▶ **Brief 1**: Pick out every line in the entries that contains the string "meters" and copy each one in full. Matching is case-sensitive.

▶ **Excerpt provided**:
....................

Under the current system it is incumbent upon Australian businesses to prove that rival imported products are being sent to Australia at below cost price. This disadvantages local firms by forcing them to mount often complex, onerous, expensive and time-consuming actions if they want to demonstrate that they have been adversely impacted by dumping. There is a significant imbalance in the obligations faced by local businesses. Cases can last for years and cost hundreds of thousands of dollars, and by that time it might be all too late. Our competitors have better and more effective antidumping regimes and, by reversing the onus of proof, the coalition will make Australia's antidumping regime more effective, more responsive to the interests of Australian businesses and jobs, and better aligned with antidumping systems adopted by other nations.

....................

▶ **Dataset content**:
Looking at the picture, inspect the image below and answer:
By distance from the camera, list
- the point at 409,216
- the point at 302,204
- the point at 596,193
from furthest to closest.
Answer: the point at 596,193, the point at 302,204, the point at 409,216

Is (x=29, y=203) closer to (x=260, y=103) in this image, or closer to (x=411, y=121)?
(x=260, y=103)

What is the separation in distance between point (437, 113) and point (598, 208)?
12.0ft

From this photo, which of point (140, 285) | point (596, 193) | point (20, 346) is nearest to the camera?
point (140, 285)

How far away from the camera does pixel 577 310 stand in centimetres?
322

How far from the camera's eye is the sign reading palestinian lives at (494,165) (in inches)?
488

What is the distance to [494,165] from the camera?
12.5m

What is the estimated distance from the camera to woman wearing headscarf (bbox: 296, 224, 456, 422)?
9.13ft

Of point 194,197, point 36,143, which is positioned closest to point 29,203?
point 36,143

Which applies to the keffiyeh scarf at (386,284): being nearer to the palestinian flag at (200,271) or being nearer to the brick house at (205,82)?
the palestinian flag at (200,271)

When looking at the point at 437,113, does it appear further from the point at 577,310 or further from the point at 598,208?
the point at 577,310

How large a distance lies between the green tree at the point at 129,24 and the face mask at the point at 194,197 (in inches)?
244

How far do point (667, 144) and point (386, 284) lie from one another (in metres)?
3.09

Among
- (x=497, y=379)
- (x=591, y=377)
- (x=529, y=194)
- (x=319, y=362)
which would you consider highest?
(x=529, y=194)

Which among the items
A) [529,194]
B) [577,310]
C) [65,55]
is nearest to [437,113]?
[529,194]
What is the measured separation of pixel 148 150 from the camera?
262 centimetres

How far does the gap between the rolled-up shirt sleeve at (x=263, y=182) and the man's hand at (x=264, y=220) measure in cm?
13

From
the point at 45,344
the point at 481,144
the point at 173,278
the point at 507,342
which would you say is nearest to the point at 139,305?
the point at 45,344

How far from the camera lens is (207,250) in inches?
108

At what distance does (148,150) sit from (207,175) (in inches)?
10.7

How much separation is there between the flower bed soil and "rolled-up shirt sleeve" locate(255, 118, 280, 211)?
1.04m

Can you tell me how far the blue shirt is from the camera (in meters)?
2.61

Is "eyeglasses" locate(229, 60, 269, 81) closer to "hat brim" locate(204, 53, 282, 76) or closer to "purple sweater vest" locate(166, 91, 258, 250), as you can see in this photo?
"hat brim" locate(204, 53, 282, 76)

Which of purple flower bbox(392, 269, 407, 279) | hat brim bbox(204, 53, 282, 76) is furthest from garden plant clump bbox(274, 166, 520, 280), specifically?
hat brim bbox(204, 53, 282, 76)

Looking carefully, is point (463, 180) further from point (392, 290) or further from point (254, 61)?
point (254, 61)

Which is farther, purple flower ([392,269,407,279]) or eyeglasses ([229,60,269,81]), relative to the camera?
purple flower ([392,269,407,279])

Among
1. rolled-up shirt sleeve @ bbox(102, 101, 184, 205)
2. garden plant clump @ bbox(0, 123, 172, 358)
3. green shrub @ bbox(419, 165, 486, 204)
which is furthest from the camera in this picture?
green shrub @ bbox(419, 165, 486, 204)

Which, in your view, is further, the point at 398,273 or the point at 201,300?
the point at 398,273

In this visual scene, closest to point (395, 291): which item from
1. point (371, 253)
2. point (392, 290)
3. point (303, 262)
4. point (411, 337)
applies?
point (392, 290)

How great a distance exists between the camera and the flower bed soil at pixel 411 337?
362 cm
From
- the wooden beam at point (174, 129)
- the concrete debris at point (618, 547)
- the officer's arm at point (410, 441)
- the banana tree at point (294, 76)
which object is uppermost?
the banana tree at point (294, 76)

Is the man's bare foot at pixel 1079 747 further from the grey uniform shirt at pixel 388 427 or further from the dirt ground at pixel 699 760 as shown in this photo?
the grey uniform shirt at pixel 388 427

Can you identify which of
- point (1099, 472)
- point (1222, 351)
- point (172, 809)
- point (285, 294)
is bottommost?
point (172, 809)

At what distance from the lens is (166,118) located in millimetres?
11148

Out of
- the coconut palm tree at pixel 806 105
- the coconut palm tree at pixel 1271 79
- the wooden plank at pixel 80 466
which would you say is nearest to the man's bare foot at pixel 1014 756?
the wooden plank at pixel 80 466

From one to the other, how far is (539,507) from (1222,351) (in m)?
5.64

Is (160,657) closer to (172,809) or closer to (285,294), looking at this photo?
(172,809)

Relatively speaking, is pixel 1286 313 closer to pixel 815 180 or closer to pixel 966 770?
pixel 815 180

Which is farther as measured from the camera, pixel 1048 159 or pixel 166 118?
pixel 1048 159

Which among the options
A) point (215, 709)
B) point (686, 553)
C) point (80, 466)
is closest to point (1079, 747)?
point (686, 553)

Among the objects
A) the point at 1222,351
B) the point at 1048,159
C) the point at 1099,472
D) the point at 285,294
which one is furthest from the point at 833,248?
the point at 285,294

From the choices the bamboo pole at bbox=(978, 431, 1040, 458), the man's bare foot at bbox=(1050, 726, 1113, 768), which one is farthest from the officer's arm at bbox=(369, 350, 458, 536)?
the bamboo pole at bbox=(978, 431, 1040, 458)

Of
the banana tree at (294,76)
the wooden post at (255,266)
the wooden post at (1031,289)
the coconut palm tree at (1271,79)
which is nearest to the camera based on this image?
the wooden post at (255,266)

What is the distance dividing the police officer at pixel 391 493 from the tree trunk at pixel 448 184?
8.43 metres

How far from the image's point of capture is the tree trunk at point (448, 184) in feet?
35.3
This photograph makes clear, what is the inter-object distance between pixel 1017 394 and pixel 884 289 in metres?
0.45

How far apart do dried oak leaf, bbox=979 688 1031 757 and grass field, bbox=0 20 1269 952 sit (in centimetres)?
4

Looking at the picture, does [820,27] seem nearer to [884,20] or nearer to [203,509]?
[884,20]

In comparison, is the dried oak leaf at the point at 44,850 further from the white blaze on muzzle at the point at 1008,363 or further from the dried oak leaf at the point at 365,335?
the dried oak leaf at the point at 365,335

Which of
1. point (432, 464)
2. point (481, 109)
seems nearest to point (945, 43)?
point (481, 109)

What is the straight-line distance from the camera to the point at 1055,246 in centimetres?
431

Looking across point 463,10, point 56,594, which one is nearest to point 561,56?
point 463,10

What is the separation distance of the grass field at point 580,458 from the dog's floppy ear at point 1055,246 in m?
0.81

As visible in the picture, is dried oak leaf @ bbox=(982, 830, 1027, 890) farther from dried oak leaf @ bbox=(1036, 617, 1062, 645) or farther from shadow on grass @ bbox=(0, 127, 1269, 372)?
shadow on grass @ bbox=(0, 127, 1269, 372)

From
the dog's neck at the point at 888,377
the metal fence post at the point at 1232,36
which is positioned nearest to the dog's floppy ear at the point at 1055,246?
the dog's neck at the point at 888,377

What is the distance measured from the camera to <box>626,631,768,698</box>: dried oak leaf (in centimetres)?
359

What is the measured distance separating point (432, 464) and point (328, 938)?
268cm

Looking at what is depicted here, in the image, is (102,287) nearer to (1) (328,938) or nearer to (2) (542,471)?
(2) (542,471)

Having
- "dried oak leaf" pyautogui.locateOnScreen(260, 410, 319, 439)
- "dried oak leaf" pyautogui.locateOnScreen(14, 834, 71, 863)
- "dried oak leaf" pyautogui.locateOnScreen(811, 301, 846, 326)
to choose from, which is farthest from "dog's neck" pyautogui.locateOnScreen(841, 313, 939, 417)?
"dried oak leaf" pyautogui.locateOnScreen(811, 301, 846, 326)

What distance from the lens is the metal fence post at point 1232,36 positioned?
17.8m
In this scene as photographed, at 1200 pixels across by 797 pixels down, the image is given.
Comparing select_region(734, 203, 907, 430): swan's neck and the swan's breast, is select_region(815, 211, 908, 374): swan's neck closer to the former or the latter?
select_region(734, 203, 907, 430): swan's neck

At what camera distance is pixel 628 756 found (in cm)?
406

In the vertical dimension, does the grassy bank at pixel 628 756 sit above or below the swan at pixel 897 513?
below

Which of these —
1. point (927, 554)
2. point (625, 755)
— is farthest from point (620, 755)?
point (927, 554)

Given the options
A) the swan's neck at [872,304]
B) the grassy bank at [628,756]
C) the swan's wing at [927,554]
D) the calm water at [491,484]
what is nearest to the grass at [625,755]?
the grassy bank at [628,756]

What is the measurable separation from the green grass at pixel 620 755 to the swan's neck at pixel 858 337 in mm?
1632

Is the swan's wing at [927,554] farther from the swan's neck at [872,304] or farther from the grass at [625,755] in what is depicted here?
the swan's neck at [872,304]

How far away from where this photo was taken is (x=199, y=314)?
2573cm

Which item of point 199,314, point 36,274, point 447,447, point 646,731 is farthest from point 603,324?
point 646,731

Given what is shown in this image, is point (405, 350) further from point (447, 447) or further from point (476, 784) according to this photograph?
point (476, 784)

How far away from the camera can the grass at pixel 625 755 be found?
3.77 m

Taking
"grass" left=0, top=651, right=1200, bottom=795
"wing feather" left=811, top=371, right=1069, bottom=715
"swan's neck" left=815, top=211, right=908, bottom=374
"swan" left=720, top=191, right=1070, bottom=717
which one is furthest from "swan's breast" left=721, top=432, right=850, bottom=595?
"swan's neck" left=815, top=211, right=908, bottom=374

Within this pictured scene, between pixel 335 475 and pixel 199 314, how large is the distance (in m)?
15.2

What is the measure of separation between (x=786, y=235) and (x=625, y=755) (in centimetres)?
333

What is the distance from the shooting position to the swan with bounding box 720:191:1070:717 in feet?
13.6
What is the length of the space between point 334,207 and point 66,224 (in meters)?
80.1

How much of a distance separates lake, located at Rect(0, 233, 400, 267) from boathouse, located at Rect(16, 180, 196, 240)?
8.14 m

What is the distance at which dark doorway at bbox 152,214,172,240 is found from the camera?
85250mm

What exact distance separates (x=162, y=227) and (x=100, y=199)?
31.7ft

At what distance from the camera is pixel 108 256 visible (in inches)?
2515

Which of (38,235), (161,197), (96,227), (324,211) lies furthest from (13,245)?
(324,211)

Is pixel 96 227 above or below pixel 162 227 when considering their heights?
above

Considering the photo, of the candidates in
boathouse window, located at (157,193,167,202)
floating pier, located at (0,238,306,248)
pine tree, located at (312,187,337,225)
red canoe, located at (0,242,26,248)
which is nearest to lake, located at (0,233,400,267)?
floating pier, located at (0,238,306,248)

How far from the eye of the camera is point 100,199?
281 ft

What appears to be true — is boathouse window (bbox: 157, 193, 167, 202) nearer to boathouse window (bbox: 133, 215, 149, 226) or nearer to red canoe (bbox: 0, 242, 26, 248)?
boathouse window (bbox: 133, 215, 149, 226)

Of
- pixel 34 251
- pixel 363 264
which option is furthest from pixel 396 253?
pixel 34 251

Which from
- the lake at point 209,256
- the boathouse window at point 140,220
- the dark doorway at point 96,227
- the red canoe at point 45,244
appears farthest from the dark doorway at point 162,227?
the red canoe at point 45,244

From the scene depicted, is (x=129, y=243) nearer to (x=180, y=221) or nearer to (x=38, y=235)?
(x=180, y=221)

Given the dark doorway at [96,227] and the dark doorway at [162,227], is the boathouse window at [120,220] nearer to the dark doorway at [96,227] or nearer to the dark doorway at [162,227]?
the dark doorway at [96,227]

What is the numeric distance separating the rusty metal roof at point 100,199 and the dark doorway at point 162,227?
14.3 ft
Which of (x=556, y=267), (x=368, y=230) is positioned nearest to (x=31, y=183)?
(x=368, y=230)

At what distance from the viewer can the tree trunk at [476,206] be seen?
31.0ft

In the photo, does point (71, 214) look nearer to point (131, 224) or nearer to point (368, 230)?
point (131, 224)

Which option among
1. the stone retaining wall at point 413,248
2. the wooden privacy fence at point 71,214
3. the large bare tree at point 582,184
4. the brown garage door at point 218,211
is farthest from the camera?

....................

▶ **Brief 2**: According to the antidumping excerpt, by what change will the coalition make Australia's antidumping regime more effective?

▶ **Task solution 1**:
Can you tell me how far the blue shirt is from the camera (in meters)?
What is the length of the space between point 334,207 and point 66,224 (in meters)?

▶ **Task solution 2**: By reversing the onus of proof.